◆ PROBLEM TO SOLVE ◆
Reproduce the listing below verbatim, from the line that contains "Which appears at" through the end of the listing, with both ends included.

◆ DATASET CONTENT ◆
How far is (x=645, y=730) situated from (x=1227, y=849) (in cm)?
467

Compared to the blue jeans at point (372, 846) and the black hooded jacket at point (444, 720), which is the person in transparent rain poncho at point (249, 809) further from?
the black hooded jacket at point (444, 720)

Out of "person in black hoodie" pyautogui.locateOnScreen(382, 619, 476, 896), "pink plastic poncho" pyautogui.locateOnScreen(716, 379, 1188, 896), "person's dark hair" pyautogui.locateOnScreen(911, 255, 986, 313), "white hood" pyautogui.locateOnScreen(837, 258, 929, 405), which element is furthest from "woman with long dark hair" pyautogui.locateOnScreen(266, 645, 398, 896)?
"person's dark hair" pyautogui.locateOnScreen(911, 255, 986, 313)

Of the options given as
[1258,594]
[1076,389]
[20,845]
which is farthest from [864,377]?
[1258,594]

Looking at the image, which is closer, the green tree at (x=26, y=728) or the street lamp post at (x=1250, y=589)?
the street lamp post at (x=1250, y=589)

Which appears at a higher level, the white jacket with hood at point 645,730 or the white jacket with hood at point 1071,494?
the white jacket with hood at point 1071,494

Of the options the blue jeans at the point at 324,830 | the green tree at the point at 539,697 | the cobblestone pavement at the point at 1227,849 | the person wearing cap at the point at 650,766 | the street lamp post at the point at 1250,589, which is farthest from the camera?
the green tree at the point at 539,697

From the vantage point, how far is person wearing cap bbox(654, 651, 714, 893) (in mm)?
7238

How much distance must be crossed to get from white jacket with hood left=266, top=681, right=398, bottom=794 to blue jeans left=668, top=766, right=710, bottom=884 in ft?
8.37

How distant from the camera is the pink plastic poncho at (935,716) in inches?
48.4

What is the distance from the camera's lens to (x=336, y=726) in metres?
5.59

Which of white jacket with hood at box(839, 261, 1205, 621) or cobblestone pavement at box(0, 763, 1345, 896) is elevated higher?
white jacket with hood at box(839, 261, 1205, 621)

◆ TASK OUTPUT ◆
Which appears at a higher level, the white jacket with hood at point 645,730 or the white jacket with hood at point 1071,494?
the white jacket with hood at point 1071,494

Of the options the blue jeans at the point at 324,830 | the green tree at the point at 539,697 | the cobblestone pavement at the point at 1227,849 | the person wearing cap at the point at 650,766 | the street lamp post at the point at 1250,589, which is farthest from the camera?
the green tree at the point at 539,697

From the vantage point, how far is person wearing cap bbox(654, 651, 714, 893) (in mm)?
7238

How much distance must be crossed to get from white jacket with hood left=266, top=681, right=398, bottom=794 to blue jeans left=668, top=766, right=710, bottom=884 in ft?
8.37

How distant from the camera is the pink plastic poncho at (935,716) in inches?
48.4

What is the distance from the camera's lens to (x=336, y=726) in metres?
5.59

Which of white jacket with hood at box(839, 261, 1205, 621) or cobblestone pavement at box(0, 763, 1345, 896) is elevated higher?
white jacket with hood at box(839, 261, 1205, 621)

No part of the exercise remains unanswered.